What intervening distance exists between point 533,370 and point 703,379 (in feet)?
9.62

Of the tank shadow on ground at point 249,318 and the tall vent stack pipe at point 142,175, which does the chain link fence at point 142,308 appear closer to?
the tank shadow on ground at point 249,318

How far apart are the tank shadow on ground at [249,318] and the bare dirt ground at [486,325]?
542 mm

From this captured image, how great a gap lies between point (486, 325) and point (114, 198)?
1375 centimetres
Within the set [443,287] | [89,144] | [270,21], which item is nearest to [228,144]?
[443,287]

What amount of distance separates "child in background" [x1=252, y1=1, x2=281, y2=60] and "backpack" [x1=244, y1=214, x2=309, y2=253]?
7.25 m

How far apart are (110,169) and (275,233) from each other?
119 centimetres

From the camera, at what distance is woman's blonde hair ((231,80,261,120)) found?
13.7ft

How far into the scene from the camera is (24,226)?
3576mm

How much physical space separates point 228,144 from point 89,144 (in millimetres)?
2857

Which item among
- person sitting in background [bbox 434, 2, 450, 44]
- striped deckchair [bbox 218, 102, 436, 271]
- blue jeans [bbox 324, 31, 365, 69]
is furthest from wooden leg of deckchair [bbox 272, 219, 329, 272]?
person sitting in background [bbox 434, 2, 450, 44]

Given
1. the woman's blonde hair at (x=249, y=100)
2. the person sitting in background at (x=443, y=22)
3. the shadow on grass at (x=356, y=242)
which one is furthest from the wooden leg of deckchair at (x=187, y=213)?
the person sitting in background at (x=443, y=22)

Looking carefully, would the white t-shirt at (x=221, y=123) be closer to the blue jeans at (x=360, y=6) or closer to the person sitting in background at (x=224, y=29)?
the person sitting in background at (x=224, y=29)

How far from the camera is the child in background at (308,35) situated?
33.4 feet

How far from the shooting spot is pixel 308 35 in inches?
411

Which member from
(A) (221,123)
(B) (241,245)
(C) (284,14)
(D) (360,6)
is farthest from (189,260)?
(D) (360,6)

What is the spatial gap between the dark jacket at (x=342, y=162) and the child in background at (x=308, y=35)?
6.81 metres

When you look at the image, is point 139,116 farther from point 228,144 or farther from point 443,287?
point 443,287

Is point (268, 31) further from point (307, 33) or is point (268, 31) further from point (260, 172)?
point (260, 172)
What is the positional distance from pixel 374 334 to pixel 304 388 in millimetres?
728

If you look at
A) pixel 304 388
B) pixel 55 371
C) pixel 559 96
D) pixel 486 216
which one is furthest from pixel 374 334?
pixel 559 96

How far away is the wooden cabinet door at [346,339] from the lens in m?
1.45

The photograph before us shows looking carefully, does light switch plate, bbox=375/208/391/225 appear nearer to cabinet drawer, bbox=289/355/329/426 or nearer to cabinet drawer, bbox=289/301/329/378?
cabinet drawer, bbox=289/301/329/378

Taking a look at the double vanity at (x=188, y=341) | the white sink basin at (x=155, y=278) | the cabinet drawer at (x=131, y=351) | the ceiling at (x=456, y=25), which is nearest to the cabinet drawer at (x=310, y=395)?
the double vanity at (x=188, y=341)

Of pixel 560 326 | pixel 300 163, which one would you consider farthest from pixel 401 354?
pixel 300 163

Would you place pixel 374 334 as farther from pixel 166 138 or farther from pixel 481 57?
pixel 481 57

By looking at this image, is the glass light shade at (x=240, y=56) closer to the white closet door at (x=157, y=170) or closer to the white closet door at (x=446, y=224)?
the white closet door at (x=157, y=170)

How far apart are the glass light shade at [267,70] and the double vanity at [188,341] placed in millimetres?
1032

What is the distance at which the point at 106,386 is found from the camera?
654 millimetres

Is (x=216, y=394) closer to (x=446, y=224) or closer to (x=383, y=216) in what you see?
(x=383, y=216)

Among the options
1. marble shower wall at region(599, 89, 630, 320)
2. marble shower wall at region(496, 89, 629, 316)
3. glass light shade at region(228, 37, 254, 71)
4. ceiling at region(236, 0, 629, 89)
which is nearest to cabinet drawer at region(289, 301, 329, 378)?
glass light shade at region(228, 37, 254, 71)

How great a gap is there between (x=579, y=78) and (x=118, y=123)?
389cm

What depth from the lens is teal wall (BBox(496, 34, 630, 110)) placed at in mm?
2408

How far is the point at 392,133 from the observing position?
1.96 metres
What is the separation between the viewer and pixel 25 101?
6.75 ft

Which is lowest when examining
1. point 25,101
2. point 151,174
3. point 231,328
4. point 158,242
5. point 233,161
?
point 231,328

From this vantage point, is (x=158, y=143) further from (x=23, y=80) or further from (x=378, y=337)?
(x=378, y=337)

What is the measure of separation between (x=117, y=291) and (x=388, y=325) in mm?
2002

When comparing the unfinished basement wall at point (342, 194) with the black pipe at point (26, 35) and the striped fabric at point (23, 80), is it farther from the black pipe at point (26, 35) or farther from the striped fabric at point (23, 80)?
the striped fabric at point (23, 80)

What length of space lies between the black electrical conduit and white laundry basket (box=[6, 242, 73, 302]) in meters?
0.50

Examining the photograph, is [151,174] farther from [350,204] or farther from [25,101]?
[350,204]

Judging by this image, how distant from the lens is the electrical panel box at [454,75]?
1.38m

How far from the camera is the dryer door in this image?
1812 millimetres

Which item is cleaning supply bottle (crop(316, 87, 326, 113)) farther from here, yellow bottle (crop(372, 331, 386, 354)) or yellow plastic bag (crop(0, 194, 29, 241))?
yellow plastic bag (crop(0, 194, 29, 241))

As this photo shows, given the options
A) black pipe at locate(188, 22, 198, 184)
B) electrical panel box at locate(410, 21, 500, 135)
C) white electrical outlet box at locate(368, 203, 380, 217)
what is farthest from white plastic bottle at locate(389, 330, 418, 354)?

═══

** Written request **
Could you give the lines from the one with "Which is lowest when examining" to the one with "1812 millimetres", both included, as a Markdown table with a column No. for the running number and a column Line for the text, leaving out the blank lines?

** Expected answer **
| No. | Line |
|---|---|
| 1 | Which is lowest when examining |
| 2 | 1. point 25,101 |
| 3 | 2. point 151,174 |
| 4 | 3. point 231,328 |
| 5 | 4. point 158,242 |
| 6 | 5. point 233,161 |
| 7 | ? |
| 8 | point 231,328 |
| 9 | From this vantage point, is (x=158, y=143) further from (x=23, y=80) or further from (x=378, y=337)? |
| 10 | (x=378, y=337) |
| 11 | What is the measure of separation between (x=117, y=291) and (x=388, y=325) in mm? |
| 12 | 2002 |
| 13 | When comparing the unfinished basement wall at point (342, 194) with the black pipe at point (26, 35) and the striped fabric at point (23, 80), is it farther from the black pipe at point (26, 35) or farther from the striped fabric at point (23, 80)? |
| 14 | the striped fabric at point (23, 80) |
| 15 | What length of space lies between the black electrical conduit and white laundry basket (box=[6, 242, 73, 302]) in meters? |
| 16 | 0.50 |
| 17 | Examining the photograph, is [151,174] farther from [350,204] or farther from [25,101]? |
| 18 | [350,204] |
| 19 | Judging by this image, how distant from the lens is the electrical panel box at [454,75]? |
| 20 | 1.38m |
| 21 | How far from the camera is the dryer door in this image? |
| 22 | 1812 millimetres |